# Working age expat group?



## Arranexpat (Aug 17, 2008)

We've been here six months and loving it. We've made a few friends but would like to make more our own age. Is there an expat club for working age expats? No offence to the main expat clubs, they're great at what they do but definitely aimed at the retired members. We tried but felt rather out of place. If anyone one knows of a good place to meet a younger crowd please let me know?

Himself works abroad so I'm on my own here for months at a time. Are there other women in the same boat who would like to meet up for a coffee and chin wag or anyone know of dance classes or something to get me out at night?

It would be good to get to know a few more people who like to go out and party!

Oh I should've said, we are in Paphos region.


----------



## DonnaWestBrom (Nov 20, 2008)

and ur age group is?


----------



## Miles and Sue (Nov 11, 2008)

hi
we moved here last week. we have two young children aged 9 & 10 years old. we are 42 years old. are we to old to join your club lol? we are in Peyia

sue


----------



## DonnaWestBrom (Nov 20, 2008)

Miles and Sue said:


> hi
> we moved here last week. we have two young children aged 9 & 10 years old. we are 42 years old. are we to old to join your club lol? we are in Peyia
> 
> sue


We're in our 40's and our son will be 11 when we move there in June. I think you and Miles should set up a "40's" club ready for when we come over 

Let me know where to find it when you've sorted it all out! No pressure


----------



## robbins1 (Jul 17, 2008)

*HI*

hi Im ami we have lived in paphos 4 6 months aswell, We r young and still working and i was thinking of joining a dance class too, its hard to meet people young here as you know theres loads of retired people!!!! neway my email is <snip>if you wanna get in touch
we live in paphos


----------



## Mairi (Feb 11, 2009)

Hi 
Im Mairi iv'e moved over here with my husband who relocated with his job.As yet ive not met any new friends as we live in Nicosia beside the locals.Im hoping to find some work to get me out and about and hopefully meet new friends.It would be reat to hear from you.I originally come from Wemyss Bay in Scotland


----------



## dannyd (Feb 10, 2009)

What sort of expat age groups are there in Cyprus? My wife and I are both in our 20's, are there many expats out there at this age? 

Thanks

Danny


----------



## Arranexpat (Aug 17, 2008)

*Meet up?*

Danny, most of the expats out here are retired but there have to be younger ones! I'm trying to find them through this thread. I'm going to be in Limassol Tomorrow for a meeting so anyone want to meet for lunch? 
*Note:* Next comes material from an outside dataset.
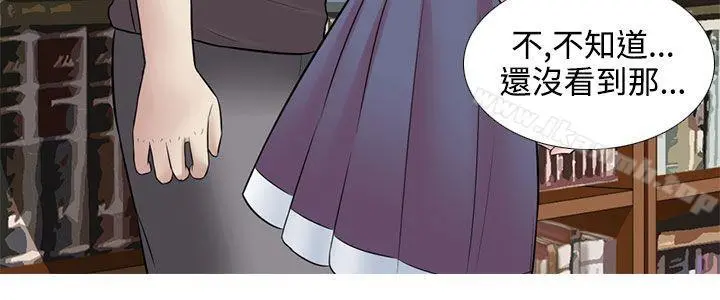 堕落游戏 - 第23话 - page 3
I live in Paphos so if you're down this way, does anyone want to meet up on Tuesday? Private message me for meeting details as I don't know if I can mention a certain coffee shop in a certain Mall. I'm meeting someone from the Caledonian Society there for coffee Tuesday afternoon 3pm, come along?


----------



## Veronica (Apr 5, 2008)

Arranexpat said:


> Danny, most of the expats out here are retired but there have to be younger ones! I'm trying to find them through this thread. I'm going to be in Limassol Tomorrow for a meeting so anyone want to meet for lunch?
> 
> I live in Paphos so if you're down this way, does anyone want to meet up on Tuesday? Private message me for meeting details as I don't know if I can mention a certain coffee shop in a certain Mall. I'm meeting someone from the Caledonian Society there for coffee Tuesday afternoon 3pm, come along?


Susan there is no problem with you naming the coffee shop.


----------